## What is needed:
Print the lines of the items verbatim, from the line containing "What is the measurement" through the final line of the items, including both. Omit the pictures from your output.

### Records for this exercise ###

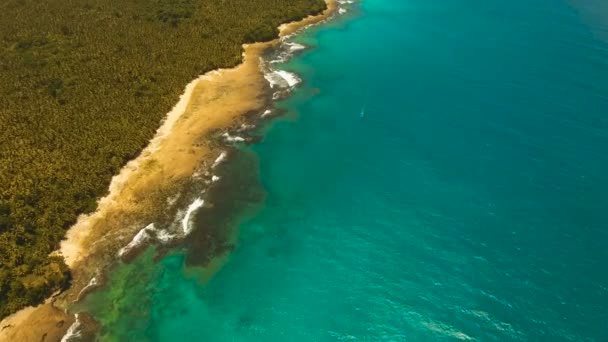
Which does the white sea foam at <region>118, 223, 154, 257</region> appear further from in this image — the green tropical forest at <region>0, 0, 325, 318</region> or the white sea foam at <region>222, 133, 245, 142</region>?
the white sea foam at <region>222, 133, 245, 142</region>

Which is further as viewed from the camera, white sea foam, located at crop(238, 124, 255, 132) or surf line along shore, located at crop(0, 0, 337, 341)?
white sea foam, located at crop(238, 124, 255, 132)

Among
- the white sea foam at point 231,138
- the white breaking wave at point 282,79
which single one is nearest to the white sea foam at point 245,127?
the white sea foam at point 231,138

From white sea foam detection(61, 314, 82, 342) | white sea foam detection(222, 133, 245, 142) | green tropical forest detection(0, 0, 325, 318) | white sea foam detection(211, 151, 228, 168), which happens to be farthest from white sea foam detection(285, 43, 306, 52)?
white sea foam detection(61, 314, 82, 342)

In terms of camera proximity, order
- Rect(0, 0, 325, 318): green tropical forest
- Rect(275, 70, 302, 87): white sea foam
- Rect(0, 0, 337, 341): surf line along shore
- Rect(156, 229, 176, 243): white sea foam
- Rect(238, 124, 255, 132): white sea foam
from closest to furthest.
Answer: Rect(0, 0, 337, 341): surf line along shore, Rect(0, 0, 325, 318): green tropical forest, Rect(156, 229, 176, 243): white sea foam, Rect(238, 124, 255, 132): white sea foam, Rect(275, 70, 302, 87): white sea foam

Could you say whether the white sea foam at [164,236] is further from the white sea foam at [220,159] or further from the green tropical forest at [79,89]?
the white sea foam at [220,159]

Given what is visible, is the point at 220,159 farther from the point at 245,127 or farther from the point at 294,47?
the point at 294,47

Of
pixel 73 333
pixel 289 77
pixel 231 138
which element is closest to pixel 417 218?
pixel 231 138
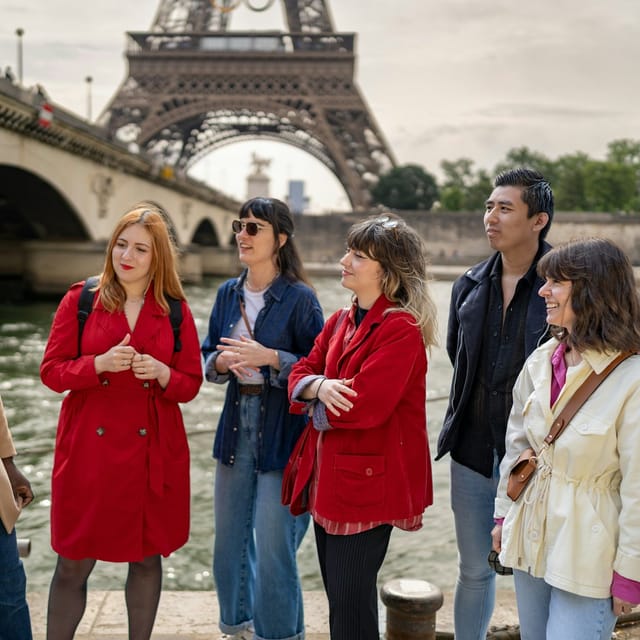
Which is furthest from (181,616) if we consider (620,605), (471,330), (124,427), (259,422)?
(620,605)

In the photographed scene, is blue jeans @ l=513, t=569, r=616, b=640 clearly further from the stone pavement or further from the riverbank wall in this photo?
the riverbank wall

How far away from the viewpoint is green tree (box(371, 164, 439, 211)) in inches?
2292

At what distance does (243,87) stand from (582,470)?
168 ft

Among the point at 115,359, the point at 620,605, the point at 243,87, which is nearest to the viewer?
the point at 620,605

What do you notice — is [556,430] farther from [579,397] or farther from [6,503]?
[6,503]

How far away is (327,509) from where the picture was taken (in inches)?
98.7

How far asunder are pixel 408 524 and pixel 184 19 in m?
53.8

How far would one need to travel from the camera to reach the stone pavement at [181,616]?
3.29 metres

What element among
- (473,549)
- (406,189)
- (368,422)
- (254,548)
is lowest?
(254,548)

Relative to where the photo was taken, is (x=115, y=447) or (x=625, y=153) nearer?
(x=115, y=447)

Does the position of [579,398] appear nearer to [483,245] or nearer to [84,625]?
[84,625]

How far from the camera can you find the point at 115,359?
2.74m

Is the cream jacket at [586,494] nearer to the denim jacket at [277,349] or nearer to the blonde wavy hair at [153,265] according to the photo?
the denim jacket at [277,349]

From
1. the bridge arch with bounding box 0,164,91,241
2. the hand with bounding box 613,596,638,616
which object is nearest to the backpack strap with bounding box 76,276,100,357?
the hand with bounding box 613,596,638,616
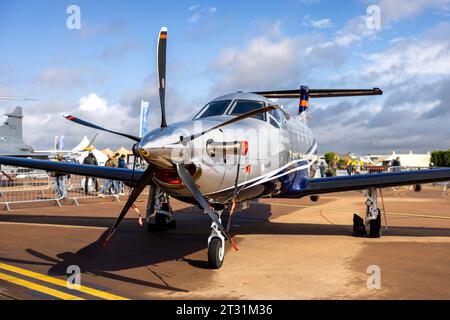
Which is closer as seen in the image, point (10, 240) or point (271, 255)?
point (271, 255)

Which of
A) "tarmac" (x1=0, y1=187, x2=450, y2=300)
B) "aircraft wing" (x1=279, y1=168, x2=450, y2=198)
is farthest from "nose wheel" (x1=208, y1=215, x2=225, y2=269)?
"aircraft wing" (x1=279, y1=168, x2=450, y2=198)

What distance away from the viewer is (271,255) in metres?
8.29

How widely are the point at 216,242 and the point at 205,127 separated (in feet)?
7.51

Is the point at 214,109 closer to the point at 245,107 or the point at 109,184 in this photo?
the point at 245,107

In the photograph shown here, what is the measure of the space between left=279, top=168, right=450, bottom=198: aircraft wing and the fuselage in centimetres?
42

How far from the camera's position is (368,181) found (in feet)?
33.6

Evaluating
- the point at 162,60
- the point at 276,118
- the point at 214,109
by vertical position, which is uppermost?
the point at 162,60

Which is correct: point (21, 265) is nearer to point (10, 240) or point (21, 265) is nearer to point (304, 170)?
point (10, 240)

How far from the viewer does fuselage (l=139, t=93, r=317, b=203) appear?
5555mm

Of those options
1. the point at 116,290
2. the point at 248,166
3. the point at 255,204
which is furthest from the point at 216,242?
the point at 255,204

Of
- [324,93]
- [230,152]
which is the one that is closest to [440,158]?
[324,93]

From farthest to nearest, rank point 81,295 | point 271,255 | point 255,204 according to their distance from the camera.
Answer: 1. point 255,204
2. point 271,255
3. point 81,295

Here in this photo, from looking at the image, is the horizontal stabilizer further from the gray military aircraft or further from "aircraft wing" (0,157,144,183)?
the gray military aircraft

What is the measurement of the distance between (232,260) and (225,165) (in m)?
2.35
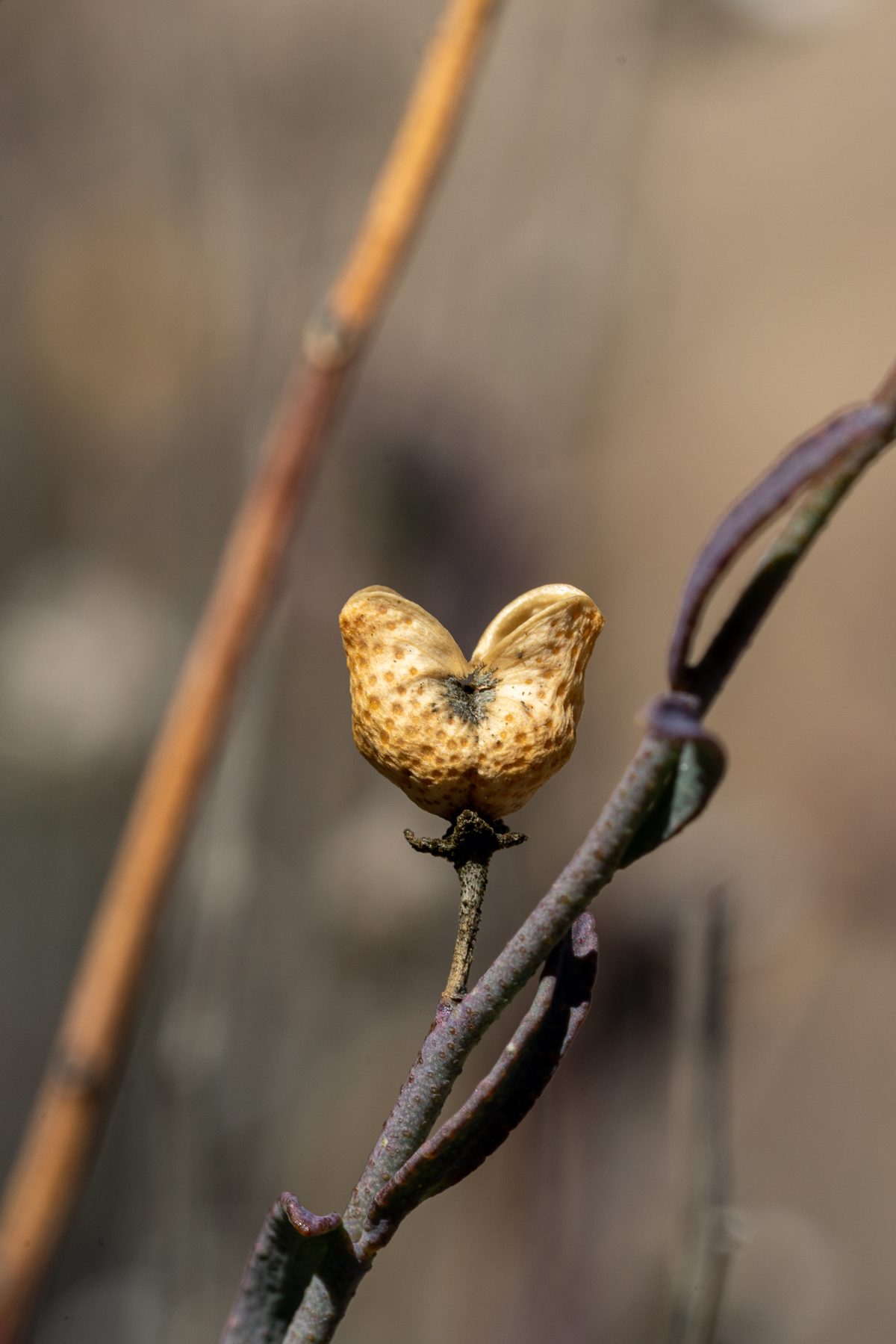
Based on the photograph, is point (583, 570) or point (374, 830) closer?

###

## Output below:
What is the measurement of the distance between (232,260) and (225,165) (in m)?
2.35
Based on the photograph, is point (583, 570) or point (374, 830) closer?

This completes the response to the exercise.